- Rows -

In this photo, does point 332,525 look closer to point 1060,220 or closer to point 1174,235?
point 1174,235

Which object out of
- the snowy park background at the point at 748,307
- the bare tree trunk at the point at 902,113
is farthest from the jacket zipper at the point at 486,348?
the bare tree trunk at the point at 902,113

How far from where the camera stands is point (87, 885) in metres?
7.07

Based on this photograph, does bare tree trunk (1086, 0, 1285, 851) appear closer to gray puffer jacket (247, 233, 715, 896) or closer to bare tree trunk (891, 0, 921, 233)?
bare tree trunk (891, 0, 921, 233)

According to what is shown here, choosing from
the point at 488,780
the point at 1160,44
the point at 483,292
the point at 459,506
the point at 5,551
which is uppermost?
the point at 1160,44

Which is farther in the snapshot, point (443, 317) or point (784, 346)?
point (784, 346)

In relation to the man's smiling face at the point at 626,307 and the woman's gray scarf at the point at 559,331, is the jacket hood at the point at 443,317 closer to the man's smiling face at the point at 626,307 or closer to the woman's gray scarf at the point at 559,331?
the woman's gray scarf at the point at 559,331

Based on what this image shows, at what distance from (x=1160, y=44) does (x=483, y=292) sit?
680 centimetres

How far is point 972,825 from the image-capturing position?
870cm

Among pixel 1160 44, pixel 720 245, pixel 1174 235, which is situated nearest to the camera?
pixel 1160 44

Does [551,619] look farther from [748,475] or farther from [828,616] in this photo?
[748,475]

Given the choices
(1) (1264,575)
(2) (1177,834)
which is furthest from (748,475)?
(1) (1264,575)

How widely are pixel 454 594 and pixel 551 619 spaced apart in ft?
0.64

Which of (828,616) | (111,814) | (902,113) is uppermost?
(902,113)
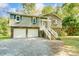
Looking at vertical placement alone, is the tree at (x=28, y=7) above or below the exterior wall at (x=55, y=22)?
above

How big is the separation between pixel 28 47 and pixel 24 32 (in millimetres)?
149

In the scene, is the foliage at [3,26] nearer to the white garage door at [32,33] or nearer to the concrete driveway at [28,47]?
the concrete driveway at [28,47]

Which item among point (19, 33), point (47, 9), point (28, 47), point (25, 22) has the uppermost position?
point (47, 9)

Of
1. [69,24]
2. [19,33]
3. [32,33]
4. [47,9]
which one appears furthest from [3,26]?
[69,24]

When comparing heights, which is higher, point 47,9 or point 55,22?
point 47,9

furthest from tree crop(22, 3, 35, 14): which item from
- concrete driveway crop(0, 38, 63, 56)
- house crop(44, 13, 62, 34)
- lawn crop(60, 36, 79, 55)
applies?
lawn crop(60, 36, 79, 55)

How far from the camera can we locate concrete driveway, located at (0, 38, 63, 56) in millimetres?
1788

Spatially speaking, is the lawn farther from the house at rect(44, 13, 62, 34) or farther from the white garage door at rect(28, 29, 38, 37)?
the white garage door at rect(28, 29, 38, 37)

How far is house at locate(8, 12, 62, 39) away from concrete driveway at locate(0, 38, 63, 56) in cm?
6

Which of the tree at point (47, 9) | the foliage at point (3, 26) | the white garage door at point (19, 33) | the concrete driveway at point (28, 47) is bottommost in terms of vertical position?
the concrete driveway at point (28, 47)

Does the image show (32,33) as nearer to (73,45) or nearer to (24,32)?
(24,32)

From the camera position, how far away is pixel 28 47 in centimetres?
180

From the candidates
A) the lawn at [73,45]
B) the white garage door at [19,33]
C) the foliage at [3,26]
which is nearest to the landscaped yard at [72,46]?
the lawn at [73,45]

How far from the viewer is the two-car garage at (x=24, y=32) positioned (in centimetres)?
183
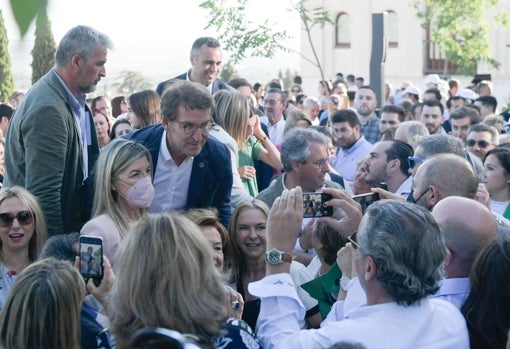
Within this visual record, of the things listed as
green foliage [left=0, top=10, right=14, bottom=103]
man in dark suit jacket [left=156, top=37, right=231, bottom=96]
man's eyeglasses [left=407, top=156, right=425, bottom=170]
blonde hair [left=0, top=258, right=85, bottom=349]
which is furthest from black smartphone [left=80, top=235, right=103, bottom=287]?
man in dark suit jacket [left=156, top=37, right=231, bottom=96]

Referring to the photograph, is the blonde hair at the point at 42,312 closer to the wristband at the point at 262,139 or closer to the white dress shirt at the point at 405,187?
the white dress shirt at the point at 405,187

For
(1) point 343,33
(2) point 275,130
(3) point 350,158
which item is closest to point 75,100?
(3) point 350,158

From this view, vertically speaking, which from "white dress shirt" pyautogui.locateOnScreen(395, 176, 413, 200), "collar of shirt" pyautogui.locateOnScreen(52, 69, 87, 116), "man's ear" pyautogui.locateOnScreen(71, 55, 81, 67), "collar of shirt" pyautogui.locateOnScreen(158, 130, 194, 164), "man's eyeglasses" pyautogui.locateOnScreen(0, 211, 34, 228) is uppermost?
"man's ear" pyautogui.locateOnScreen(71, 55, 81, 67)

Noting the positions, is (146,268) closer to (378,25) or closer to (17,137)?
(17,137)

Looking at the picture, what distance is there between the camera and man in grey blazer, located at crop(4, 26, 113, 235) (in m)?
4.82

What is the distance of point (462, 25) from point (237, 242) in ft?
99.2

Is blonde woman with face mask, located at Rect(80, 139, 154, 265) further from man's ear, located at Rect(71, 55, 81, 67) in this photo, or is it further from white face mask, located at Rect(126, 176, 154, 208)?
man's ear, located at Rect(71, 55, 81, 67)

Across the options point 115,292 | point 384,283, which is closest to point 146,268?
point 115,292

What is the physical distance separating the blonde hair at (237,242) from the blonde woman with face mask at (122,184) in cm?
58

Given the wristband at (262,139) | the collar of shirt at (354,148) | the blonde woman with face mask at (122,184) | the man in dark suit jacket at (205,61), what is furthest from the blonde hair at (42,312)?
the collar of shirt at (354,148)

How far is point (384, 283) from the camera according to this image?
3027 millimetres

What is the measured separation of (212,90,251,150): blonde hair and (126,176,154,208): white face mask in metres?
2.39

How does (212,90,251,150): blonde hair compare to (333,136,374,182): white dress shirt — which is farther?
(333,136,374,182): white dress shirt

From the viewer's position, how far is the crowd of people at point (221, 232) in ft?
9.37
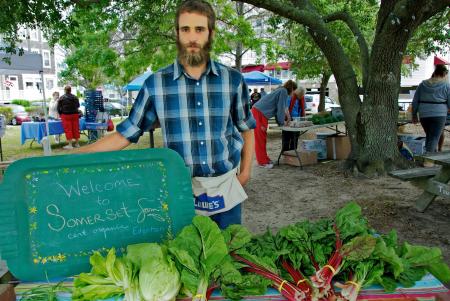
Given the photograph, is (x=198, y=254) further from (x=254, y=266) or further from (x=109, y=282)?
(x=109, y=282)

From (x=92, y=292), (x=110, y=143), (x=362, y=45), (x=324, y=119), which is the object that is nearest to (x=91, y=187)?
(x=110, y=143)

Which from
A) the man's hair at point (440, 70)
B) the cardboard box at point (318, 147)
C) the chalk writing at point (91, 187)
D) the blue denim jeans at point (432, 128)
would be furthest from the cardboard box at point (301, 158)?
the chalk writing at point (91, 187)

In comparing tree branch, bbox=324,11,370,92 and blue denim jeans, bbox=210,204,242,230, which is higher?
tree branch, bbox=324,11,370,92

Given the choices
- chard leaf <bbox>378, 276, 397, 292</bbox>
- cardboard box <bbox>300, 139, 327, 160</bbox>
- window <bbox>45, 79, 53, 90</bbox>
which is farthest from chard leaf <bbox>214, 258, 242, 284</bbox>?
window <bbox>45, 79, 53, 90</bbox>

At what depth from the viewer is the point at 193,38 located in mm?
1837

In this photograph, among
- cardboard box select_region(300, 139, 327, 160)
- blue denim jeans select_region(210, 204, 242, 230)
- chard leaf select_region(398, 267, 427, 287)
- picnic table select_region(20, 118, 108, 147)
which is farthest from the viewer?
picnic table select_region(20, 118, 108, 147)

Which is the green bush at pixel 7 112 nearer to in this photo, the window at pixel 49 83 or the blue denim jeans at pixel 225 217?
the blue denim jeans at pixel 225 217

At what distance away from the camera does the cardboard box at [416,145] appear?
824 centimetres

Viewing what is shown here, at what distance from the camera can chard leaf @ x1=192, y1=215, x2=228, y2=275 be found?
54.8 inches

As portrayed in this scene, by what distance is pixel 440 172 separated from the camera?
484cm

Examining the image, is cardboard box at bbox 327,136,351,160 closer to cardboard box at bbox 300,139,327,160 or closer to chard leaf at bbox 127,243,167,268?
cardboard box at bbox 300,139,327,160

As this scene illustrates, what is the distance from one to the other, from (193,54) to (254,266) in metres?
0.99

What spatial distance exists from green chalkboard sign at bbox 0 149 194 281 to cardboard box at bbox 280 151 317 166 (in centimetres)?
723

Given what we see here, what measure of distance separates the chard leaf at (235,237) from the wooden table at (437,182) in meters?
3.69
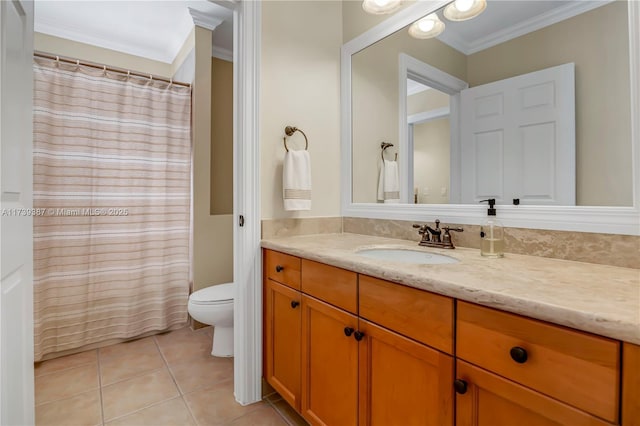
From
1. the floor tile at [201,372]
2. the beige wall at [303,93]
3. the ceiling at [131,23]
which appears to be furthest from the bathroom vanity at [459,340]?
the ceiling at [131,23]

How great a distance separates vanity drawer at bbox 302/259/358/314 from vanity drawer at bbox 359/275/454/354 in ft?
0.14

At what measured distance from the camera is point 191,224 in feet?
8.31

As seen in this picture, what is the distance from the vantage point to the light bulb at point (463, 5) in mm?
1376

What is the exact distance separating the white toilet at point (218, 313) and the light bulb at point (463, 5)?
6.51ft

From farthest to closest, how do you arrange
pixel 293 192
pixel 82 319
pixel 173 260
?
pixel 173 260
pixel 82 319
pixel 293 192

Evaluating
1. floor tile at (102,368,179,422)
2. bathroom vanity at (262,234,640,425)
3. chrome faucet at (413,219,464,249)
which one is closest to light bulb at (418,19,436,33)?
chrome faucet at (413,219,464,249)

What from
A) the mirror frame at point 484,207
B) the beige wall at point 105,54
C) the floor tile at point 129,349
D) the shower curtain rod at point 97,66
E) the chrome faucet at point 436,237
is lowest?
the floor tile at point 129,349

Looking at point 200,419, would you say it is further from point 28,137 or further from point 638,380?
point 638,380

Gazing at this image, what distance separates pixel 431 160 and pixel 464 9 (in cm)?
67

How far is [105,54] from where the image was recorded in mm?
2865

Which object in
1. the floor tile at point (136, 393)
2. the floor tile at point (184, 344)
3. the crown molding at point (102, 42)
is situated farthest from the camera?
the crown molding at point (102, 42)

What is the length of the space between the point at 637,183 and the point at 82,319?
2.99m

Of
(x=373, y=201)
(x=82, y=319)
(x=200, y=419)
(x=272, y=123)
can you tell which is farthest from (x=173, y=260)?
(x=373, y=201)

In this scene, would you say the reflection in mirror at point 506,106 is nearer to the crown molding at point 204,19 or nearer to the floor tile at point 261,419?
the floor tile at point 261,419
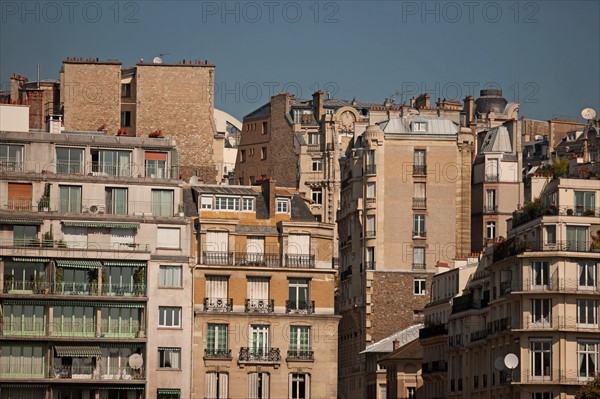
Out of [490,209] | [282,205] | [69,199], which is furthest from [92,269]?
[490,209]

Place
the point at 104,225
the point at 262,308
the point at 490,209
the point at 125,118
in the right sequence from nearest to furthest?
the point at 104,225 < the point at 262,308 < the point at 125,118 < the point at 490,209

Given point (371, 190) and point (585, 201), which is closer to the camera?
point (585, 201)

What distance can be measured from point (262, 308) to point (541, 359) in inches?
634

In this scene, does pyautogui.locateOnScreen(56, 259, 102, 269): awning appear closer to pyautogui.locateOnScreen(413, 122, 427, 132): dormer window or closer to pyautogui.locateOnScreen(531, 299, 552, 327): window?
pyautogui.locateOnScreen(531, 299, 552, 327): window

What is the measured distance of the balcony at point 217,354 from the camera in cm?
11538

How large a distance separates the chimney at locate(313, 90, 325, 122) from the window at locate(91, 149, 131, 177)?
6185 cm

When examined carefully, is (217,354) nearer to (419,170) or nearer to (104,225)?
(104,225)

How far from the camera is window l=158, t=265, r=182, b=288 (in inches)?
4469

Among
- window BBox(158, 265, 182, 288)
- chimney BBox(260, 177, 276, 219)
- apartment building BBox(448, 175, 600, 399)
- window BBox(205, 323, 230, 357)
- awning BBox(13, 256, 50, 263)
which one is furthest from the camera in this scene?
chimney BBox(260, 177, 276, 219)

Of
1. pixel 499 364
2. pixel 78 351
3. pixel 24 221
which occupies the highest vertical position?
pixel 24 221

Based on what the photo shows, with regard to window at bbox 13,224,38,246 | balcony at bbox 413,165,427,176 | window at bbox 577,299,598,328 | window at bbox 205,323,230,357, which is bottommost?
window at bbox 205,323,230,357

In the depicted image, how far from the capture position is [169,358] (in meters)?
113

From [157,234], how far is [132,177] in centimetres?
349

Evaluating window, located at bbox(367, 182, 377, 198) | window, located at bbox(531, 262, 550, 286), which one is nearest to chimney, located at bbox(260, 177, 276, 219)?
window, located at bbox(531, 262, 550, 286)
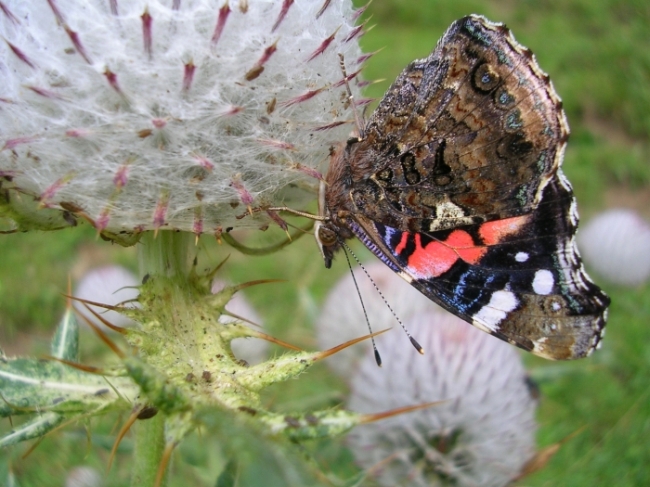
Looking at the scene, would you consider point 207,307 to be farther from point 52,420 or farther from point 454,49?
point 454,49

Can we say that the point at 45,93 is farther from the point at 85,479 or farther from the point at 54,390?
the point at 85,479

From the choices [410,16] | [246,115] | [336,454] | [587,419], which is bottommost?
[336,454]

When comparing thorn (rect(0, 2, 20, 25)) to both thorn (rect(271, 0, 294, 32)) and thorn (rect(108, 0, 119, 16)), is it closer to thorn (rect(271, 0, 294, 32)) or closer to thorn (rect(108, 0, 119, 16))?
thorn (rect(108, 0, 119, 16))

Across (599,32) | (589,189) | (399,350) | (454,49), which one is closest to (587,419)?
(399,350)

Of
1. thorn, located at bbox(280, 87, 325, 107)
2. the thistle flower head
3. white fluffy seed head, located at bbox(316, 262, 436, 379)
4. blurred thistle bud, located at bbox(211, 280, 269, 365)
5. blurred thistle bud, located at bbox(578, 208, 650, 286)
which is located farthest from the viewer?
blurred thistle bud, located at bbox(578, 208, 650, 286)

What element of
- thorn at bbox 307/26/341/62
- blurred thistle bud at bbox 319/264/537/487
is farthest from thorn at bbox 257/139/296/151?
blurred thistle bud at bbox 319/264/537/487

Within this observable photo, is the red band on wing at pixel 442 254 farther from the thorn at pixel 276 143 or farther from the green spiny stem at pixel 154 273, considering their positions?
the green spiny stem at pixel 154 273
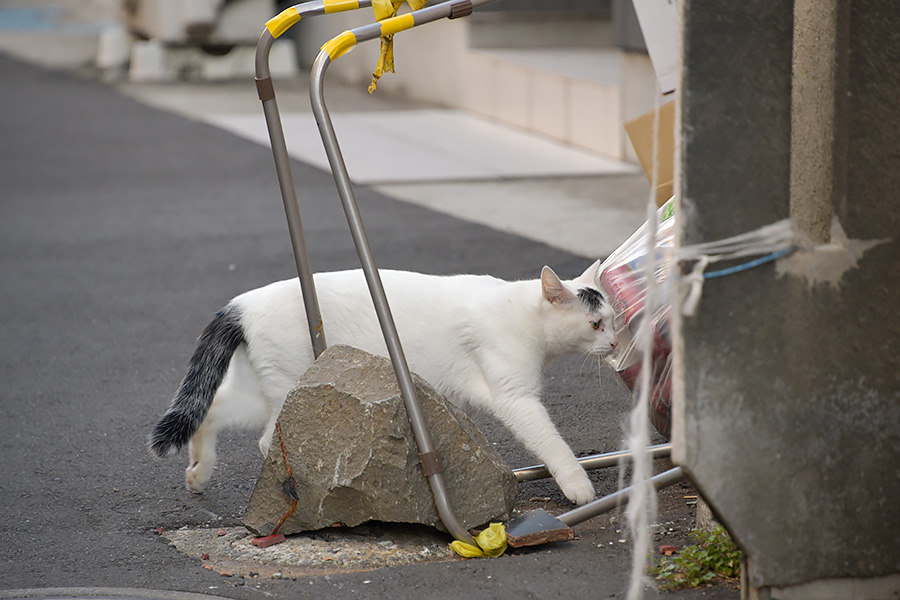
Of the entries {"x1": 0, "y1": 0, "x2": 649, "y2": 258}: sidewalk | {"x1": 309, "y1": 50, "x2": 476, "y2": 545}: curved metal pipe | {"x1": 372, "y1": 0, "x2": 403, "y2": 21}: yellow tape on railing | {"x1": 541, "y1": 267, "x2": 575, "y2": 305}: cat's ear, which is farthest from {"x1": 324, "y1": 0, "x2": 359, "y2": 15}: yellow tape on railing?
{"x1": 0, "y1": 0, "x2": 649, "y2": 258}: sidewalk

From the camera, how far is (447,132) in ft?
34.8

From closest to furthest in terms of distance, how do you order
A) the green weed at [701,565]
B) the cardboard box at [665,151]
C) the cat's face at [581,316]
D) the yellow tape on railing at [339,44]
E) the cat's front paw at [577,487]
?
the green weed at [701,565] → the yellow tape on railing at [339,44] → the cat's front paw at [577,487] → the cat's face at [581,316] → the cardboard box at [665,151]

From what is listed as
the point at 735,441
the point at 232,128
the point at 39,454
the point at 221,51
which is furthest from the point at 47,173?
the point at 735,441

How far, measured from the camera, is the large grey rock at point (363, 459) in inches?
116

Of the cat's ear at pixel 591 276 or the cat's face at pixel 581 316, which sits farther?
the cat's ear at pixel 591 276

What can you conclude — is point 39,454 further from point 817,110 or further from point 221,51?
point 221,51

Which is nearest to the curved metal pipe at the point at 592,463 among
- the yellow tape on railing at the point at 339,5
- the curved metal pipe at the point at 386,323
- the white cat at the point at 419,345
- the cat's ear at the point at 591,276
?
the white cat at the point at 419,345

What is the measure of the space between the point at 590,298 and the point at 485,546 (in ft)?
2.70

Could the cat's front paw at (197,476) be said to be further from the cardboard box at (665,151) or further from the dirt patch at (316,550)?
the cardboard box at (665,151)

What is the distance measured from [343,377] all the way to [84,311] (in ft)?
10.4

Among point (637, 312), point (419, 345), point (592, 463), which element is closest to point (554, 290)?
point (637, 312)

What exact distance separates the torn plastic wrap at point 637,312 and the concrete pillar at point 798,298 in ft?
2.78

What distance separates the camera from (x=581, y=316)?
3311 mm

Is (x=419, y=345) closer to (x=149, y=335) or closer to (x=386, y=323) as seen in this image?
(x=386, y=323)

- Stated task -
Output the lines again word for word, beginning with the line that contains "How far, measured" and continuing through the final line.

- Correct output -
How far, measured from the camera, is the large grey rock at point (363, 459) in inches?
116

Of the cat's ear at pixel 591 276 or the cat's face at pixel 581 316, which sits farther?
the cat's ear at pixel 591 276

What can you conclude — is point 39,454 further from point 817,110 or further from point 221,51?
point 221,51

Which is nearest to the curved metal pipe at the point at 592,463 among
- the yellow tape on railing at the point at 339,5
- the curved metal pipe at the point at 386,323
- the white cat at the point at 419,345
- the cat's ear at the point at 591,276
?
the white cat at the point at 419,345

What is the measure of the space between the point at 590,298 and the point at 485,546 (in ft)?
2.70

Could the cat's front paw at (197,476) be said to be further from the cardboard box at (665,151) or further from the dirt patch at (316,550)?
the cardboard box at (665,151)

What is the distance measured from [343,377] all the way to [84,311] (in ft)?
10.4

Among point (637, 312), point (419, 345), point (592, 463), which element is closest to point (554, 290)?
point (637, 312)

What exact distance separates the torn plastic wrap at point 637,312 and the concrete pillar at point 798,298 in ft?
2.78

What distance separates the camera from (x=581, y=316)?
3311 mm

Is (x=419, y=345) closer to (x=149, y=335) or closer to (x=386, y=323) as seen in this image?
(x=386, y=323)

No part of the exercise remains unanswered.